Assignment: Continue the article on DNA-damage artifacts in cancer sequencing data from the point where it stops.

Source extract:
============================================================
Low-frequency genetic variants in cancer genome datasets are often simply artifacts of DNA damage introduced by routine sample preparation, not tumor-driving mutations. A new algorithm found that around three quarters of all the samples in The Cancer Genome Atlas contain large numbers of these sequencing errors.

Many low-frequency somatic variants included in The Cancer Genome Atlas (TCGA) may actually be sequencing errors, not necessarily rare driver mutations, as often suspected. Rather, they could be artifacts of DNA damage introduced by routine sample preparation, according to a recent study (Science 2017;355:752–6).

“This is a very timely paper,” says Trevor Pugh, PhD, a cancer geneticist at Princess Margaret Cancer Centre in Toronto, Canada, who was not involved in the new study. “Today, we're sequencing much, much more deeply than we used to, so we're going to start confounding mutations like these oxidative-damage mutations with real tumor-driving variants.”

Archived samples are known to be riddled with mutagenic changes that could be confused for tumor-driving mutations, but fresh tumor samples were thought to be mostly fine. Then in 2013, a team from the Broad Institute, which included Pugh, was sequencing tumors from children with neuroblastoma and found hundreds to thousands of mutations when they expected just 10 to 20. The researchers discovered that the acoustic energy used to shear DNA extracted from tumor tissue was frequently turning guanine into 8-oxoguanine, a nucleotide that the sequencing machine read as a thymine (Nucleic Acids Res 2013;41:e67). These G-to-T transversions were not tumor-causing mutations but artifacts of the sonication process.
============================================================
(Stored items)
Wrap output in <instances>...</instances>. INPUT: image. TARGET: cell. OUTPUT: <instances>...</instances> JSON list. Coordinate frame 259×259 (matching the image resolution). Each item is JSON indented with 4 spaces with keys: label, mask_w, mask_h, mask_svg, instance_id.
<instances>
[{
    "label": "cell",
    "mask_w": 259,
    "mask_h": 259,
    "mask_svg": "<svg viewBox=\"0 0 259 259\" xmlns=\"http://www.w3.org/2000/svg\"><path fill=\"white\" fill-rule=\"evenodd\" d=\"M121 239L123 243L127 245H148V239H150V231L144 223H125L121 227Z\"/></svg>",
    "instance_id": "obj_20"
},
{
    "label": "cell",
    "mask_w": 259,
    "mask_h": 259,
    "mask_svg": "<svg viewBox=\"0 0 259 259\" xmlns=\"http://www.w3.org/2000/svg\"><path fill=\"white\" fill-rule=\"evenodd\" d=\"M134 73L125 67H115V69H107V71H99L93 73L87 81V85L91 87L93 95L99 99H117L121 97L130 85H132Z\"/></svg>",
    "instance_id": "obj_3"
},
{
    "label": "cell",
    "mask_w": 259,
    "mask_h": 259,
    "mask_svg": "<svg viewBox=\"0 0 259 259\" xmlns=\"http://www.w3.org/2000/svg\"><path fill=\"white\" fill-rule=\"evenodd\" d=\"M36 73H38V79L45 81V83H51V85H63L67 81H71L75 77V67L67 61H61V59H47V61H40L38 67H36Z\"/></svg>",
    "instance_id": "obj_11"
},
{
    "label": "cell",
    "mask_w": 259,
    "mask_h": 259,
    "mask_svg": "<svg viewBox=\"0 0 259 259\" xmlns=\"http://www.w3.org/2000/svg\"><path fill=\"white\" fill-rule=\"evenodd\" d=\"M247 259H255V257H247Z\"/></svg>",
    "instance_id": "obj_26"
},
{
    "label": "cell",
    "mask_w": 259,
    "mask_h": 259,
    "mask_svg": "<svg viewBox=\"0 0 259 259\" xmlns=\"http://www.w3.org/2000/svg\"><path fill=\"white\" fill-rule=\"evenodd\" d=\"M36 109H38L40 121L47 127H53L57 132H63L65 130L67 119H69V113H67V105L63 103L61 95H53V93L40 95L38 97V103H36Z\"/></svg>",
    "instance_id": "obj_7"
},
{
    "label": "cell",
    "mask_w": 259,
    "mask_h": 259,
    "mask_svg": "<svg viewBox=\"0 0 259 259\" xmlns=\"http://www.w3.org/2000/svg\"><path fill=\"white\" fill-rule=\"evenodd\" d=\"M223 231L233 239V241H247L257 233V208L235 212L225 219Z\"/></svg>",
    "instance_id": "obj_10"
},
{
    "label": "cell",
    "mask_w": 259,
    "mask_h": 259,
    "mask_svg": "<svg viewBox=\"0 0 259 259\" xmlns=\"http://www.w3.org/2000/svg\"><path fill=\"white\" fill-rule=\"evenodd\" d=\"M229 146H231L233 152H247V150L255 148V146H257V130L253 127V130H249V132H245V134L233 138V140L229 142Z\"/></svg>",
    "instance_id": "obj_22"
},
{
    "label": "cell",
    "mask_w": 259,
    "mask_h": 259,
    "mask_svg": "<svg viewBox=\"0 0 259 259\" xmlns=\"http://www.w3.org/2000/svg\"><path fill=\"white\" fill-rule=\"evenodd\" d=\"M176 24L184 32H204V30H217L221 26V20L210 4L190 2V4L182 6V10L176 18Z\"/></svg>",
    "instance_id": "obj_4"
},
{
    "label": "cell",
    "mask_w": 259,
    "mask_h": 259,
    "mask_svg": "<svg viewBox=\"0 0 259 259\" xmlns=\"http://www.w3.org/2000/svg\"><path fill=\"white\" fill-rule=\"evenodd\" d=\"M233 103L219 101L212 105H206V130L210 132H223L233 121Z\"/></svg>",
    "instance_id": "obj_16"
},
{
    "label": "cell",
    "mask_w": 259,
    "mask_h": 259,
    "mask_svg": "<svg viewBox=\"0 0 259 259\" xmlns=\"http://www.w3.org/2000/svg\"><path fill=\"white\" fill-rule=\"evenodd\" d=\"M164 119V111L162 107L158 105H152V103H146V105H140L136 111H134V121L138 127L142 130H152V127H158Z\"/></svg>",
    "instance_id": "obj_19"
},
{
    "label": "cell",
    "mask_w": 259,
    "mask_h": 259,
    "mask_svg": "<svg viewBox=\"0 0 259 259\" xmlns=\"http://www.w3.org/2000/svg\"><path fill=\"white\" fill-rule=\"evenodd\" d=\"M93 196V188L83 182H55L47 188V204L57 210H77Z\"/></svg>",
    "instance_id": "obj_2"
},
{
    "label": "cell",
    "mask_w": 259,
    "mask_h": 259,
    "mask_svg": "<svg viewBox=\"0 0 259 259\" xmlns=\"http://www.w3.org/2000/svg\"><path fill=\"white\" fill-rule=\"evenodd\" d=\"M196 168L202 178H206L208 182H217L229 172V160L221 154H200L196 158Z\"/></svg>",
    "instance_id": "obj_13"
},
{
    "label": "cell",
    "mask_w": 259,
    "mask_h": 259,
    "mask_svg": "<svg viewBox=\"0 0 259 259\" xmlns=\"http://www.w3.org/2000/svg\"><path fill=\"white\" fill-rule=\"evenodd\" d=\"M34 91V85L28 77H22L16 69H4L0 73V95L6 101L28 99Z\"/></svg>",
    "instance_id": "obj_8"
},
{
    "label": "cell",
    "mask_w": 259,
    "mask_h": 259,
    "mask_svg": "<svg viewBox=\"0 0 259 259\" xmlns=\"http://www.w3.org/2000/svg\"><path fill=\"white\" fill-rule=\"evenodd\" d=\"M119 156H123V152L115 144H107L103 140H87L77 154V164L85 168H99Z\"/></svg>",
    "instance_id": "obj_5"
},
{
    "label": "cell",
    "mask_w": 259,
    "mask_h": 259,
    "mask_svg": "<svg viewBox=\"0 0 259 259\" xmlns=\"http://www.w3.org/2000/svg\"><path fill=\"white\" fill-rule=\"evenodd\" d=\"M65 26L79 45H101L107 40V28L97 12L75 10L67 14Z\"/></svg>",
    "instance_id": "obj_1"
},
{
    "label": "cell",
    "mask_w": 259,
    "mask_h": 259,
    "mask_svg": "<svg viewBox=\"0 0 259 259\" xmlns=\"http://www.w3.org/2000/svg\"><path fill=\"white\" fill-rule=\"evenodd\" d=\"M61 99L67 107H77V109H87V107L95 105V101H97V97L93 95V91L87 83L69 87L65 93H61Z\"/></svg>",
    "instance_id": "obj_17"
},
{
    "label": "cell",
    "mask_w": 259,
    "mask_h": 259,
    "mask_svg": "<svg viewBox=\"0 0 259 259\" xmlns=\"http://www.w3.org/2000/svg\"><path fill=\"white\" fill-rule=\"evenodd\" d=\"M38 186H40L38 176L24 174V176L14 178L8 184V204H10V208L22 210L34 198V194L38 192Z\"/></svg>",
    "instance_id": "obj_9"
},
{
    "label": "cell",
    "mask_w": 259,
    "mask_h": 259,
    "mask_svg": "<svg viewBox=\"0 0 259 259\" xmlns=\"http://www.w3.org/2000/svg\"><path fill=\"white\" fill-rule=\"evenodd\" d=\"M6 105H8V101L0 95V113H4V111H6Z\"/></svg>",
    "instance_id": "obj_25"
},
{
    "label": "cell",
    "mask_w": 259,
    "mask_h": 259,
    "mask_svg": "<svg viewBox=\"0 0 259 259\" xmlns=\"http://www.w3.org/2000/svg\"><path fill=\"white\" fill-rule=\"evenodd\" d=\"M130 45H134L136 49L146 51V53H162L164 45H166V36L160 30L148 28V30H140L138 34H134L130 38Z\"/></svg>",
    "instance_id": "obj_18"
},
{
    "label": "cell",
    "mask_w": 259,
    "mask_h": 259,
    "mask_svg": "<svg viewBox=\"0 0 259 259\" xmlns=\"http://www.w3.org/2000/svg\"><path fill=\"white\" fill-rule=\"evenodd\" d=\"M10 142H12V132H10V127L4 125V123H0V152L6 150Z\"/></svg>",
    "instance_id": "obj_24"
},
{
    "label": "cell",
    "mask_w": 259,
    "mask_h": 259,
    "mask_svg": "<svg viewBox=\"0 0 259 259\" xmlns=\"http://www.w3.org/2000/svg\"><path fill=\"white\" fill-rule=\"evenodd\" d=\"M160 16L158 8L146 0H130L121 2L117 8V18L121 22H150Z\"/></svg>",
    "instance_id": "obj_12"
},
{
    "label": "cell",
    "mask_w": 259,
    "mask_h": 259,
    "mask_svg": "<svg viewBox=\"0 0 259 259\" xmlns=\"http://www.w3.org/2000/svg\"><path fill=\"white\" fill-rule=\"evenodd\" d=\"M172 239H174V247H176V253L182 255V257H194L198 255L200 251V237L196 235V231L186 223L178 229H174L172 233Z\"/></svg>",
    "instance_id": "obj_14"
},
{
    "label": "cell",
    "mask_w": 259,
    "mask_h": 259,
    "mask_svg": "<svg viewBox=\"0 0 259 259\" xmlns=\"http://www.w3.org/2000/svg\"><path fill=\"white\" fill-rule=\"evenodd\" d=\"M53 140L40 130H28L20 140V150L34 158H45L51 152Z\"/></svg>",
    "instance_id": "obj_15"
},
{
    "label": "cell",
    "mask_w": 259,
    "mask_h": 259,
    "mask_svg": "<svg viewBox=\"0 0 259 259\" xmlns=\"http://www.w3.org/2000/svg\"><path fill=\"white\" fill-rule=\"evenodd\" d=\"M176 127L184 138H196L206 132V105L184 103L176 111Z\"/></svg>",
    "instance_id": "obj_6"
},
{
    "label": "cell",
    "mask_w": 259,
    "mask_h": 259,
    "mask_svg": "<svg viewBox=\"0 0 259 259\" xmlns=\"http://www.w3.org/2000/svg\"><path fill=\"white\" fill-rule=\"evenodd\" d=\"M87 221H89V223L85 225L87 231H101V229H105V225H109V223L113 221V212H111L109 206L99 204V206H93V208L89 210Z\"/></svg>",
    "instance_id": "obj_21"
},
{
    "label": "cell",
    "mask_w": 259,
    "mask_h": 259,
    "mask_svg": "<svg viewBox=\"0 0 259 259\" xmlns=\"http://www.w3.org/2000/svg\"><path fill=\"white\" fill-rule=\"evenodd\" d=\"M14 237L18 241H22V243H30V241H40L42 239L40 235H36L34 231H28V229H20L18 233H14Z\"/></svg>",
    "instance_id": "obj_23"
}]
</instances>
============================================================
Task output:
Laurence Ettwiller, PhD, and her colleagues from New England Biolabs (NEB), a molecular biology reagents company in Ipswich, MA, have now extended those findings and quantified the prevalence of such erroneous variants in two widely used sequencing datasets: the 1000 Genomes Project and TCGA. The researchers compared the reads of the two complementary strands from each sequencing run to detect aberrant transversions introduced by DNA damage and scored the degree of mismatching in a metric dubbed the Global Imbalance Value (GIV).

Based upon the GIV, Ettwiller's team found that 41% of the datasets in the 1000 Genomes Project contained damaged samples. In TCGA, 73% of the 1,800 sequenced tumor and healthy matched samples revealed damage so extensive that at least half of all the G-to-T variants were not true mutations. Other nucleotide imbalances such as C-to-T occurred at lower but still appreciable frequencies.

According to Pugh, analytic tools like MuTect and VarScan can correct the problem, although not perfectly. To eliminate the false variants, the NEB researchers used a mix of enzymes that repaired the DNA damage before sequencing. “But,” says Ettwiller, “we don't know whether or not this cocktail of enzymes will actually work on the TGCA dataset,” because of differences in experimental setup.

NEB markets the DNA-repair mix used in the study, so the authors have an inherent financial conflict, yet that doesn't bother Alexander Dobrovic, PhD, a molecular geneticist from the Olivia Newton-John Cancer Research Institute in Melbourne, Australia. “They clearly have a product to sell, but it's a useful product,” he says. “We'll be using that ourselves.”

Another workaround: molecular barcoding, which involves adding unique tags to each stretch of DNA so that errors introduced during library construction can be detected among duplicate sequences and remedied computationally. “I like molecular barcoding because you're able to directly measure the type and degree of DNA damage,” Pugh says. “You're reading out exactly what you have in the tube and then correcting for it.”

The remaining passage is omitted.